L’immagine densa di significato, simbolica, che cela riscatto, e chiude una sorta di  cerchio. «In quell’abbraccio», dice ancora Mancini, «c’è amore, amicizia, tra di noi, tra noi e gli italiani, è stato veramente qualcosa di speciale».

«Sono fermamente convinto», aggiunge Vialli, «che i giocatori oggi siano molto più professionali, sanno gestirsi meglio a livello mentale, fisico. Ma se tu assumi qualcuno, come successe a me alla Sampdoria, devi essere disposto a  a dare sangue e lacrime. Nella mia vita ho sempre cercato di trasformare i  fallimenti sportivi in motivazioni. Una volta però uscito dall’ufficio del presidente ero pronto a soddisfare la visione di colui che era a capo di quel progetto. In questa storia si parla serie di valori, senso di appartenenza, profonda amicizia, della necessità di cazzeggiare e  quindi vincere, ma divertendosi, sfidando lo status quo, ispirato da un visionario che c’aveva coinvolto. 
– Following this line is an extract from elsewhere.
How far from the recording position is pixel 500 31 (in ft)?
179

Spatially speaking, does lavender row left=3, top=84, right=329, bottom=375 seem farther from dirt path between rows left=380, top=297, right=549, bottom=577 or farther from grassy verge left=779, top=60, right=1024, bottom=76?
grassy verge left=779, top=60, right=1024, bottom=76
È stata una meravigliosa avventura. Da poco ho visto film di Paolo Sorrentino, È stata la mano di Dio. Nel finale lui, giovane, parla con Antonio Capuano che gli chiede, “Hai qualcosa da dire? E allora fai il cinema”. Ecco noi avevamo qualcosa da dire, per questo così abbiamo fatto questo film, che davvero ci rappresenta tanto».